Posted by Peter Burnet at May 30, 2004 8:09 AMBaby Boomer parents became extroadinarily paranoid about the safety of their children, and therefore only allow them to be in structured activities to which they must be driven to and chaperoned. When I was a kid, I remember biking all over the Providence area with my friends, playing in swamps and junkyards, and doing things that could have gotten me killed or maimed. My mother had no idea where I had been all day. That kind of freedom is out of the question for kids nowadays.
This was before the nightly news hyped every missing child story, drowning or abduction.
Posted by: Robert Duquette at May 30, 2004 12:56 PMSame here, but in rural South Carolina.
Sheesh -- when I was in high school I played sports & also worked at a hardware store, mainly because outside of academics I had so much free time I didn't know what to do with myself.
I also learned to play guitar, did a lot of turkey hunting, drove to Athens GA & bluffed my way into music clubs, etc. etc. . . .
Posted by: Twn at May 30, 2004 1:55 PMRobert:
Same here, which is exactly why I don't plan to allow my children the same freedom, or at least not at the same age.
When I think back, with the wisdom of experience, to what I used to do with the assumption of safety... Wow.
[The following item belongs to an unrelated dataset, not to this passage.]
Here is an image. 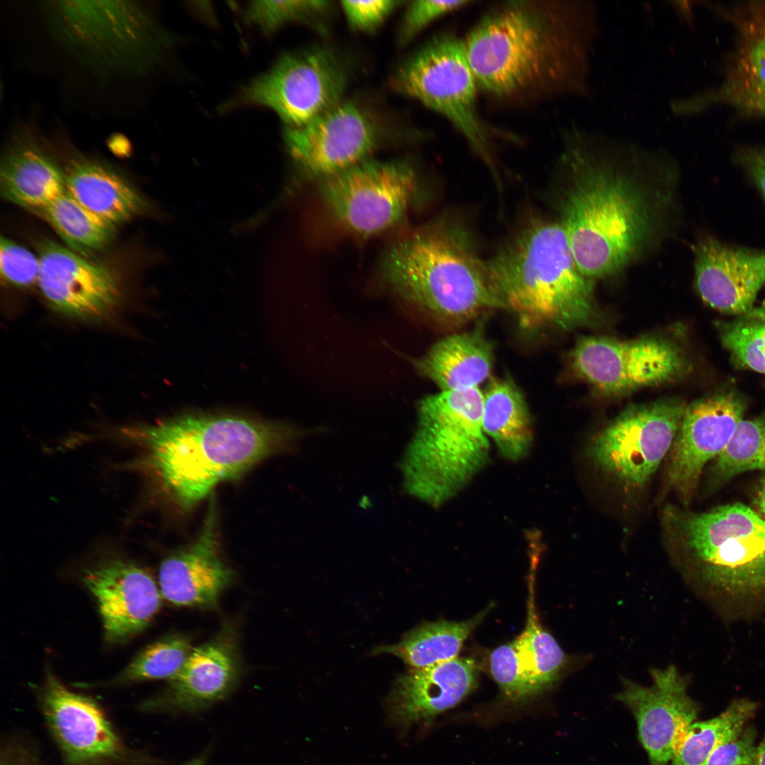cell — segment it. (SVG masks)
Instances as JSON below:
<instances>
[{"label": "cell", "mask_w": 765, "mask_h": 765, "mask_svg": "<svg viewBox=\"0 0 765 765\" xmlns=\"http://www.w3.org/2000/svg\"><path fill=\"white\" fill-rule=\"evenodd\" d=\"M601 33L590 1H505L489 7L463 39L480 90L523 104L589 96Z\"/></svg>", "instance_id": "1"}, {"label": "cell", "mask_w": 765, "mask_h": 765, "mask_svg": "<svg viewBox=\"0 0 765 765\" xmlns=\"http://www.w3.org/2000/svg\"><path fill=\"white\" fill-rule=\"evenodd\" d=\"M564 136L570 182L560 222L581 273L613 275L645 249L655 229L657 198L636 171L648 151L574 127Z\"/></svg>", "instance_id": "2"}, {"label": "cell", "mask_w": 765, "mask_h": 765, "mask_svg": "<svg viewBox=\"0 0 765 765\" xmlns=\"http://www.w3.org/2000/svg\"><path fill=\"white\" fill-rule=\"evenodd\" d=\"M139 449L123 470L152 477L183 508L286 448L289 426L237 414H184L123 431Z\"/></svg>", "instance_id": "3"}, {"label": "cell", "mask_w": 765, "mask_h": 765, "mask_svg": "<svg viewBox=\"0 0 765 765\" xmlns=\"http://www.w3.org/2000/svg\"><path fill=\"white\" fill-rule=\"evenodd\" d=\"M662 521L686 579L720 612L737 618L765 608V520L752 508L691 513L668 505Z\"/></svg>", "instance_id": "4"}, {"label": "cell", "mask_w": 765, "mask_h": 765, "mask_svg": "<svg viewBox=\"0 0 765 765\" xmlns=\"http://www.w3.org/2000/svg\"><path fill=\"white\" fill-rule=\"evenodd\" d=\"M486 262L522 329H572L592 317V280L579 271L560 222L533 221Z\"/></svg>", "instance_id": "5"}, {"label": "cell", "mask_w": 765, "mask_h": 765, "mask_svg": "<svg viewBox=\"0 0 765 765\" xmlns=\"http://www.w3.org/2000/svg\"><path fill=\"white\" fill-rule=\"evenodd\" d=\"M380 271L396 293L448 326L506 310L487 262L452 230L427 229L397 242L384 256Z\"/></svg>", "instance_id": "6"}, {"label": "cell", "mask_w": 765, "mask_h": 765, "mask_svg": "<svg viewBox=\"0 0 765 765\" xmlns=\"http://www.w3.org/2000/svg\"><path fill=\"white\" fill-rule=\"evenodd\" d=\"M479 387L440 391L423 398L407 460L410 492L434 506L453 498L489 460Z\"/></svg>", "instance_id": "7"}, {"label": "cell", "mask_w": 765, "mask_h": 765, "mask_svg": "<svg viewBox=\"0 0 765 765\" xmlns=\"http://www.w3.org/2000/svg\"><path fill=\"white\" fill-rule=\"evenodd\" d=\"M392 84L448 120L492 164L489 131L477 109L479 88L463 39L448 32L433 37L398 67Z\"/></svg>", "instance_id": "8"}, {"label": "cell", "mask_w": 765, "mask_h": 765, "mask_svg": "<svg viewBox=\"0 0 765 765\" xmlns=\"http://www.w3.org/2000/svg\"><path fill=\"white\" fill-rule=\"evenodd\" d=\"M686 407L667 399L628 408L591 439L588 459L625 494L640 492L668 455Z\"/></svg>", "instance_id": "9"}, {"label": "cell", "mask_w": 765, "mask_h": 765, "mask_svg": "<svg viewBox=\"0 0 765 765\" xmlns=\"http://www.w3.org/2000/svg\"><path fill=\"white\" fill-rule=\"evenodd\" d=\"M50 10L60 38L93 64L137 70L154 54V24L130 1H62L54 2Z\"/></svg>", "instance_id": "10"}, {"label": "cell", "mask_w": 765, "mask_h": 765, "mask_svg": "<svg viewBox=\"0 0 765 765\" xmlns=\"http://www.w3.org/2000/svg\"><path fill=\"white\" fill-rule=\"evenodd\" d=\"M416 181L407 162L367 159L322 180L320 194L343 227L368 237L389 229L405 215Z\"/></svg>", "instance_id": "11"}, {"label": "cell", "mask_w": 765, "mask_h": 765, "mask_svg": "<svg viewBox=\"0 0 765 765\" xmlns=\"http://www.w3.org/2000/svg\"><path fill=\"white\" fill-rule=\"evenodd\" d=\"M38 701L62 765L153 764L128 745L97 702L68 688L49 669Z\"/></svg>", "instance_id": "12"}, {"label": "cell", "mask_w": 765, "mask_h": 765, "mask_svg": "<svg viewBox=\"0 0 765 765\" xmlns=\"http://www.w3.org/2000/svg\"><path fill=\"white\" fill-rule=\"evenodd\" d=\"M570 358L579 377L610 395L679 380L690 368L679 345L655 337L584 336L577 341Z\"/></svg>", "instance_id": "13"}, {"label": "cell", "mask_w": 765, "mask_h": 765, "mask_svg": "<svg viewBox=\"0 0 765 765\" xmlns=\"http://www.w3.org/2000/svg\"><path fill=\"white\" fill-rule=\"evenodd\" d=\"M346 79L323 48L285 55L242 91L240 102L273 110L286 128L300 127L341 102Z\"/></svg>", "instance_id": "14"}, {"label": "cell", "mask_w": 765, "mask_h": 765, "mask_svg": "<svg viewBox=\"0 0 765 765\" xmlns=\"http://www.w3.org/2000/svg\"><path fill=\"white\" fill-rule=\"evenodd\" d=\"M379 135L361 106L342 100L304 125L285 128L284 137L302 171L322 181L367 160Z\"/></svg>", "instance_id": "15"}, {"label": "cell", "mask_w": 765, "mask_h": 765, "mask_svg": "<svg viewBox=\"0 0 765 765\" xmlns=\"http://www.w3.org/2000/svg\"><path fill=\"white\" fill-rule=\"evenodd\" d=\"M745 405L731 392L703 397L685 409L668 454L665 487L683 504H688L706 464L715 460L729 443L743 419Z\"/></svg>", "instance_id": "16"}, {"label": "cell", "mask_w": 765, "mask_h": 765, "mask_svg": "<svg viewBox=\"0 0 765 765\" xmlns=\"http://www.w3.org/2000/svg\"><path fill=\"white\" fill-rule=\"evenodd\" d=\"M650 675L651 686L623 679L615 698L633 713L650 765H666L694 722L699 707L687 693V679L675 666L652 669Z\"/></svg>", "instance_id": "17"}, {"label": "cell", "mask_w": 765, "mask_h": 765, "mask_svg": "<svg viewBox=\"0 0 765 765\" xmlns=\"http://www.w3.org/2000/svg\"><path fill=\"white\" fill-rule=\"evenodd\" d=\"M38 285L50 306L74 319L98 320L108 316L121 297L115 273L50 241L39 247Z\"/></svg>", "instance_id": "18"}, {"label": "cell", "mask_w": 765, "mask_h": 765, "mask_svg": "<svg viewBox=\"0 0 765 765\" xmlns=\"http://www.w3.org/2000/svg\"><path fill=\"white\" fill-rule=\"evenodd\" d=\"M82 581L93 594L110 644L144 630L161 606V592L149 573L117 555H106L84 570Z\"/></svg>", "instance_id": "19"}, {"label": "cell", "mask_w": 765, "mask_h": 765, "mask_svg": "<svg viewBox=\"0 0 765 765\" xmlns=\"http://www.w3.org/2000/svg\"><path fill=\"white\" fill-rule=\"evenodd\" d=\"M693 254L696 288L708 305L734 316L755 306L765 286V249L731 245L706 235L697 241Z\"/></svg>", "instance_id": "20"}, {"label": "cell", "mask_w": 765, "mask_h": 765, "mask_svg": "<svg viewBox=\"0 0 765 765\" xmlns=\"http://www.w3.org/2000/svg\"><path fill=\"white\" fill-rule=\"evenodd\" d=\"M240 662L232 633L225 629L193 648L165 689L143 702L146 712L203 710L226 698L237 684Z\"/></svg>", "instance_id": "21"}, {"label": "cell", "mask_w": 765, "mask_h": 765, "mask_svg": "<svg viewBox=\"0 0 765 765\" xmlns=\"http://www.w3.org/2000/svg\"><path fill=\"white\" fill-rule=\"evenodd\" d=\"M477 680L476 664L467 658L409 669L397 678L387 698L388 720L402 732L431 722L469 695Z\"/></svg>", "instance_id": "22"}, {"label": "cell", "mask_w": 765, "mask_h": 765, "mask_svg": "<svg viewBox=\"0 0 765 765\" xmlns=\"http://www.w3.org/2000/svg\"><path fill=\"white\" fill-rule=\"evenodd\" d=\"M232 570L218 550L216 515L212 497L203 528L190 545L166 557L161 563L159 584L162 596L182 606H214L231 584Z\"/></svg>", "instance_id": "23"}, {"label": "cell", "mask_w": 765, "mask_h": 765, "mask_svg": "<svg viewBox=\"0 0 765 765\" xmlns=\"http://www.w3.org/2000/svg\"><path fill=\"white\" fill-rule=\"evenodd\" d=\"M718 9L734 25L737 40L723 83L710 98L765 117V1Z\"/></svg>", "instance_id": "24"}, {"label": "cell", "mask_w": 765, "mask_h": 765, "mask_svg": "<svg viewBox=\"0 0 765 765\" xmlns=\"http://www.w3.org/2000/svg\"><path fill=\"white\" fill-rule=\"evenodd\" d=\"M494 346L479 331L448 335L413 363L441 391L478 387L489 375Z\"/></svg>", "instance_id": "25"}, {"label": "cell", "mask_w": 765, "mask_h": 765, "mask_svg": "<svg viewBox=\"0 0 765 765\" xmlns=\"http://www.w3.org/2000/svg\"><path fill=\"white\" fill-rule=\"evenodd\" d=\"M0 191L5 200L35 212L66 191L64 174L35 145L21 144L1 161Z\"/></svg>", "instance_id": "26"}, {"label": "cell", "mask_w": 765, "mask_h": 765, "mask_svg": "<svg viewBox=\"0 0 765 765\" xmlns=\"http://www.w3.org/2000/svg\"><path fill=\"white\" fill-rule=\"evenodd\" d=\"M67 191L82 206L108 222L128 220L142 208L137 191L114 171L99 163L83 160L64 173Z\"/></svg>", "instance_id": "27"}, {"label": "cell", "mask_w": 765, "mask_h": 765, "mask_svg": "<svg viewBox=\"0 0 765 765\" xmlns=\"http://www.w3.org/2000/svg\"><path fill=\"white\" fill-rule=\"evenodd\" d=\"M482 392L485 434L504 458L512 461L523 458L531 448L533 431L521 392L510 379L493 378Z\"/></svg>", "instance_id": "28"}, {"label": "cell", "mask_w": 765, "mask_h": 765, "mask_svg": "<svg viewBox=\"0 0 765 765\" xmlns=\"http://www.w3.org/2000/svg\"><path fill=\"white\" fill-rule=\"evenodd\" d=\"M491 608L489 606L464 621L439 620L422 624L409 631L398 643L378 646L372 653L393 654L410 669H424L453 660Z\"/></svg>", "instance_id": "29"}, {"label": "cell", "mask_w": 765, "mask_h": 765, "mask_svg": "<svg viewBox=\"0 0 765 765\" xmlns=\"http://www.w3.org/2000/svg\"><path fill=\"white\" fill-rule=\"evenodd\" d=\"M756 709V702L740 698L732 701L720 715L694 722L672 759V765H707L718 747L740 736Z\"/></svg>", "instance_id": "30"}, {"label": "cell", "mask_w": 765, "mask_h": 765, "mask_svg": "<svg viewBox=\"0 0 765 765\" xmlns=\"http://www.w3.org/2000/svg\"><path fill=\"white\" fill-rule=\"evenodd\" d=\"M35 212L53 227L72 251L84 256L103 249L113 237L115 225L85 208L67 190Z\"/></svg>", "instance_id": "31"}, {"label": "cell", "mask_w": 765, "mask_h": 765, "mask_svg": "<svg viewBox=\"0 0 765 765\" xmlns=\"http://www.w3.org/2000/svg\"><path fill=\"white\" fill-rule=\"evenodd\" d=\"M528 612L525 629L514 641L522 676L533 696L557 680L568 658L552 635L541 627L532 606Z\"/></svg>", "instance_id": "32"}, {"label": "cell", "mask_w": 765, "mask_h": 765, "mask_svg": "<svg viewBox=\"0 0 765 765\" xmlns=\"http://www.w3.org/2000/svg\"><path fill=\"white\" fill-rule=\"evenodd\" d=\"M720 341L736 366L765 375V302L720 322Z\"/></svg>", "instance_id": "33"}, {"label": "cell", "mask_w": 765, "mask_h": 765, "mask_svg": "<svg viewBox=\"0 0 765 765\" xmlns=\"http://www.w3.org/2000/svg\"><path fill=\"white\" fill-rule=\"evenodd\" d=\"M193 648L187 637L170 635L140 652L109 685L167 679L181 669Z\"/></svg>", "instance_id": "34"}, {"label": "cell", "mask_w": 765, "mask_h": 765, "mask_svg": "<svg viewBox=\"0 0 765 765\" xmlns=\"http://www.w3.org/2000/svg\"><path fill=\"white\" fill-rule=\"evenodd\" d=\"M765 469V418L742 419L715 460L713 476L723 482L740 473Z\"/></svg>", "instance_id": "35"}, {"label": "cell", "mask_w": 765, "mask_h": 765, "mask_svg": "<svg viewBox=\"0 0 765 765\" xmlns=\"http://www.w3.org/2000/svg\"><path fill=\"white\" fill-rule=\"evenodd\" d=\"M324 0L259 1L248 6L246 17L266 33L285 24L319 16L329 8Z\"/></svg>", "instance_id": "36"}, {"label": "cell", "mask_w": 765, "mask_h": 765, "mask_svg": "<svg viewBox=\"0 0 765 765\" xmlns=\"http://www.w3.org/2000/svg\"><path fill=\"white\" fill-rule=\"evenodd\" d=\"M489 670L504 694L511 700L521 701L533 696L522 676L514 641L492 651Z\"/></svg>", "instance_id": "37"}, {"label": "cell", "mask_w": 765, "mask_h": 765, "mask_svg": "<svg viewBox=\"0 0 765 765\" xmlns=\"http://www.w3.org/2000/svg\"><path fill=\"white\" fill-rule=\"evenodd\" d=\"M472 1L467 0H415L407 6L399 33L404 45L438 18L463 9Z\"/></svg>", "instance_id": "38"}, {"label": "cell", "mask_w": 765, "mask_h": 765, "mask_svg": "<svg viewBox=\"0 0 765 765\" xmlns=\"http://www.w3.org/2000/svg\"><path fill=\"white\" fill-rule=\"evenodd\" d=\"M0 272L1 279L6 283L28 288L38 283L40 260L27 249L1 237Z\"/></svg>", "instance_id": "39"}, {"label": "cell", "mask_w": 765, "mask_h": 765, "mask_svg": "<svg viewBox=\"0 0 765 765\" xmlns=\"http://www.w3.org/2000/svg\"><path fill=\"white\" fill-rule=\"evenodd\" d=\"M400 3L394 0L341 1L348 23L353 28L362 32L378 28Z\"/></svg>", "instance_id": "40"}, {"label": "cell", "mask_w": 765, "mask_h": 765, "mask_svg": "<svg viewBox=\"0 0 765 765\" xmlns=\"http://www.w3.org/2000/svg\"><path fill=\"white\" fill-rule=\"evenodd\" d=\"M756 731L746 727L735 740L718 747L707 765H755Z\"/></svg>", "instance_id": "41"}, {"label": "cell", "mask_w": 765, "mask_h": 765, "mask_svg": "<svg viewBox=\"0 0 765 765\" xmlns=\"http://www.w3.org/2000/svg\"><path fill=\"white\" fill-rule=\"evenodd\" d=\"M735 160L765 200V145L742 148Z\"/></svg>", "instance_id": "42"}, {"label": "cell", "mask_w": 765, "mask_h": 765, "mask_svg": "<svg viewBox=\"0 0 765 765\" xmlns=\"http://www.w3.org/2000/svg\"><path fill=\"white\" fill-rule=\"evenodd\" d=\"M0 765H45L40 754L23 738L11 737L1 747Z\"/></svg>", "instance_id": "43"}, {"label": "cell", "mask_w": 765, "mask_h": 765, "mask_svg": "<svg viewBox=\"0 0 765 765\" xmlns=\"http://www.w3.org/2000/svg\"><path fill=\"white\" fill-rule=\"evenodd\" d=\"M752 508L765 520V474L760 479L756 487Z\"/></svg>", "instance_id": "44"}, {"label": "cell", "mask_w": 765, "mask_h": 765, "mask_svg": "<svg viewBox=\"0 0 765 765\" xmlns=\"http://www.w3.org/2000/svg\"><path fill=\"white\" fill-rule=\"evenodd\" d=\"M755 765H765V735L756 747Z\"/></svg>", "instance_id": "45"}, {"label": "cell", "mask_w": 765, "mask_h": 765, "mask_svg": "<svg viewBox=\"0 0 765 765\" xmlns=\"http://www.w3.org/2000/svg\"><path fill=\"white\" fill-rule=\"evenodd\" d=\"M206 757L205 755H201L196 759H193L191 761L188 762L185 765H205Z\"/></svg>", "instance_id": "46"}]
</instances>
Posted by: Michael Herdegen at May 31, 2004 5:15 AMThe one that gets me is allowing children to lie around the house all day with their Game Boys and only to go out to play when the spirit moves them. Neither I nor my friends were allowed to hang around the house during the day (granted there was much less to do there). There was a lot of boredom (the modern child abuse), but also hours and hours of unplanned, unregulated exercise and socializing.
This is a constant topic of discussion at Casa Burnet, and I usually end up caving in to the taunts about being a dinosaur and the threats to call the Child Protection Agency. I fully realize that being pre-occupied with such things is a sign of incipient senility, but cheesh!
The other modern trend I love is how easily modern parents will allow their kids to stay home from school and take what are in effect mental health days.
Posted by: Peter B at May 31, 2004 6:41 AMYou're right Peter. We had to work hard for our mental health days, faking illness and injury.
Posted by: Robert Duquette at May 31, 2004 11:13 AMI suspect that the suppression of adventure courses didn't have much effect on national obesity rates.
I was reading a history of Tate & Lyle, the big English sugar company, and there was an anecdote from around 1940 in which a company executive, being chummy with the lads, invited them out to a pub for a couple of slices of bread and dripping.
Hard to imagine that happening today.
Posted by: Harry Eagar at May 31, 2004 5:46 PMRobert:
You are right. Our blessed mothers, being completely committed to us and sacrificing all for us, understood well when we became lying little nits.